*Written instruction*. Update the material from the line containing "this 375×562 image." through the end of the material, replacing "detector" with "scanner" and leaving everything else unchanged. Return only those lines, and leave out the pictures.

*Working data*.

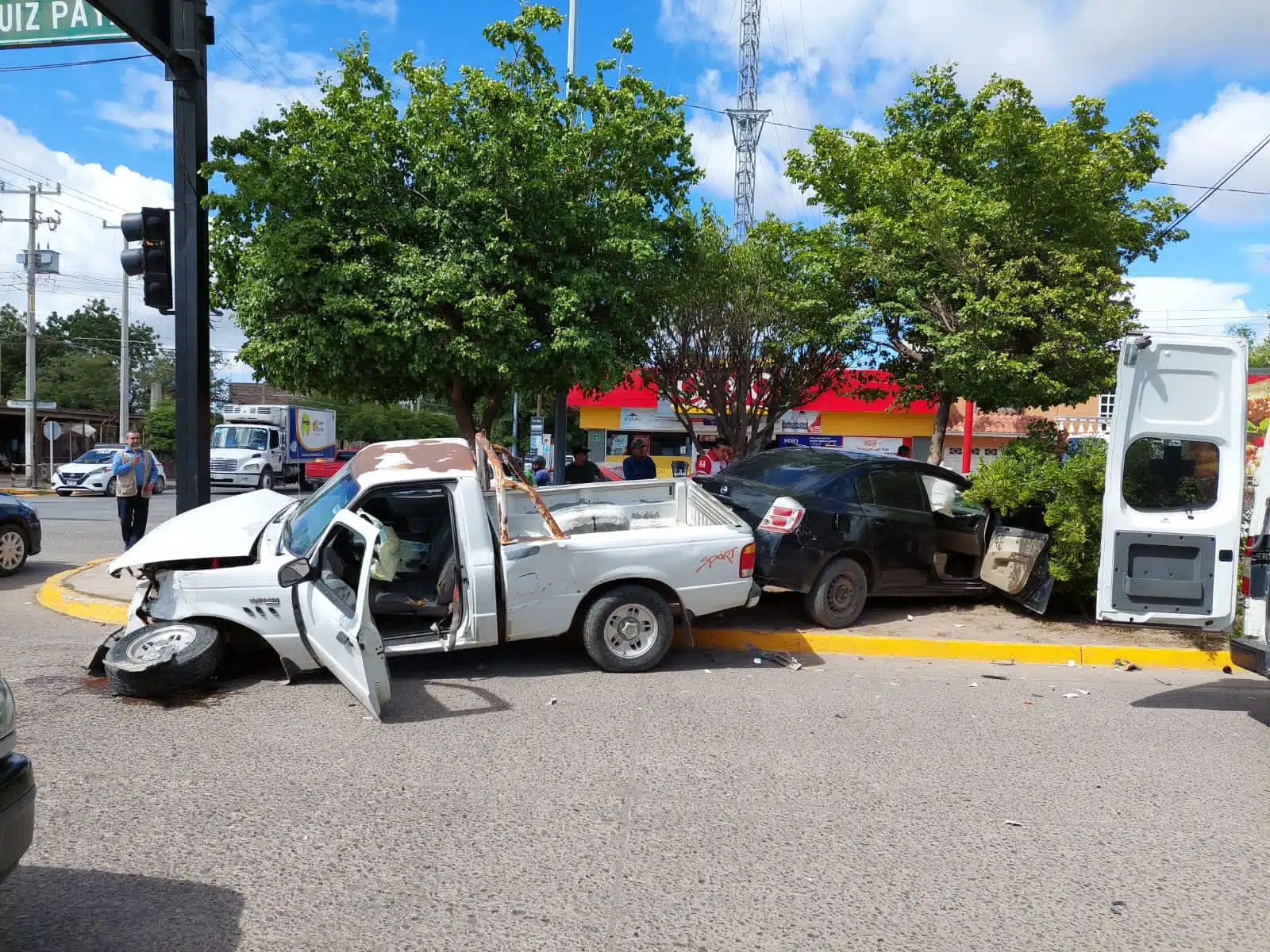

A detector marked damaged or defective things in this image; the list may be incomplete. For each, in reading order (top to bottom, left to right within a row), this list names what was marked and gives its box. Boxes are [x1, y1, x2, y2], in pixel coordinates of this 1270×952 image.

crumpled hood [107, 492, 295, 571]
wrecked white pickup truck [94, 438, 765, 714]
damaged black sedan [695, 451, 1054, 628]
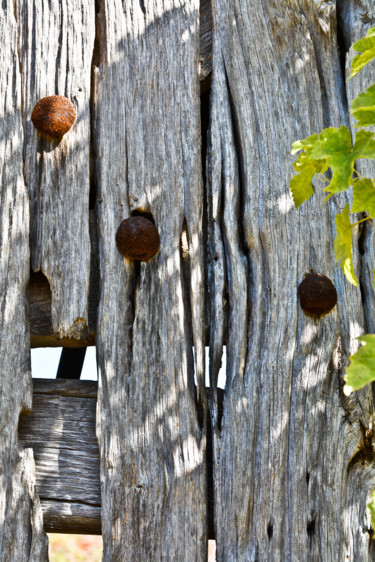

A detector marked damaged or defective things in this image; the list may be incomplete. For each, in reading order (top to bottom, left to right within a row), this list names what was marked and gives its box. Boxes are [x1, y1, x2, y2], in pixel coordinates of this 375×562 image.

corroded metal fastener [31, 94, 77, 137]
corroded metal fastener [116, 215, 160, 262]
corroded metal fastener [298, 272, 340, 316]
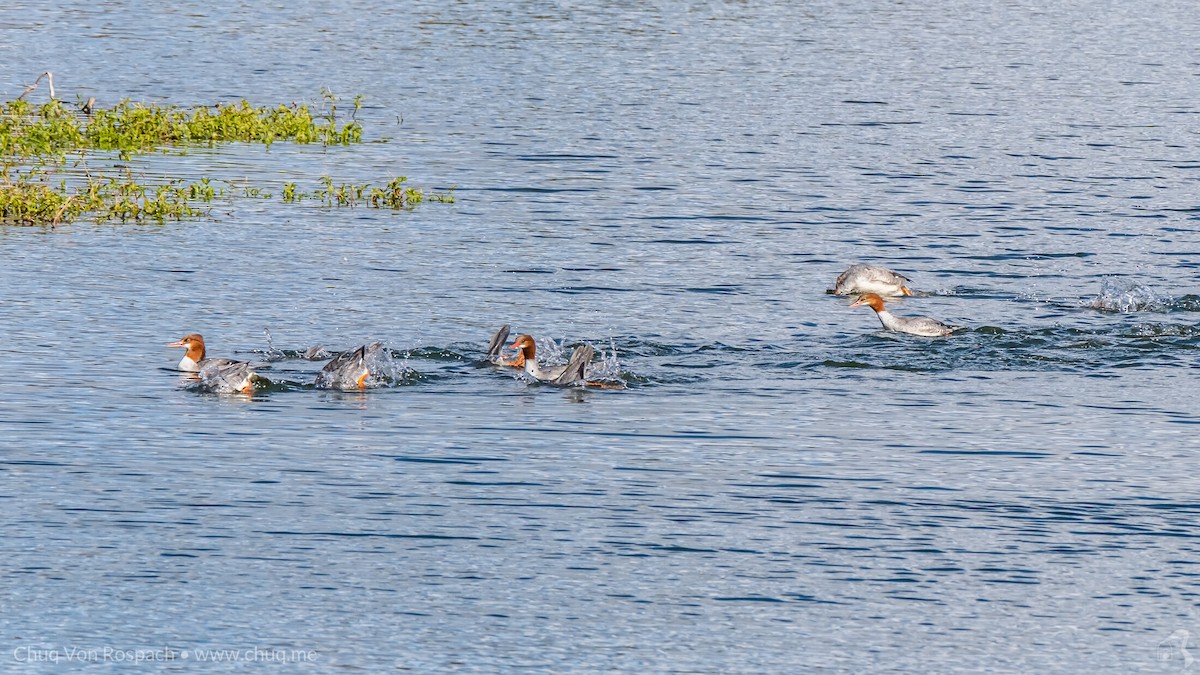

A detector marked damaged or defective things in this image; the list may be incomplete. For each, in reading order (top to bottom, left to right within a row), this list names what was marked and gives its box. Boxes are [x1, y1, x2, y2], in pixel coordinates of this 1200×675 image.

*Written answer*.
A scanner marked damaged or defective things in this image; the list may be incomplete. For each, in reading order (top to bottom, left to right within a row), this list names what was marked and gives its box. Boxes are [x1, y1, x2, y2], in pixel coordinates of this 375×562 image.

corroded metal fastener [31, 94, 77, 137]
corroded metal fastener [116, 215, 160, 262]
corroded metal fastener [298, 272, 340, 316]

A scanner marked damaged or defective things in this image; the list may be incomplete. For each, in reading order (top to bottom, left to right within a row), this list names what was marked and gives its box. Boxes are [x1, y1, x2, y2], in pixel coordinates of this 1200×675 image.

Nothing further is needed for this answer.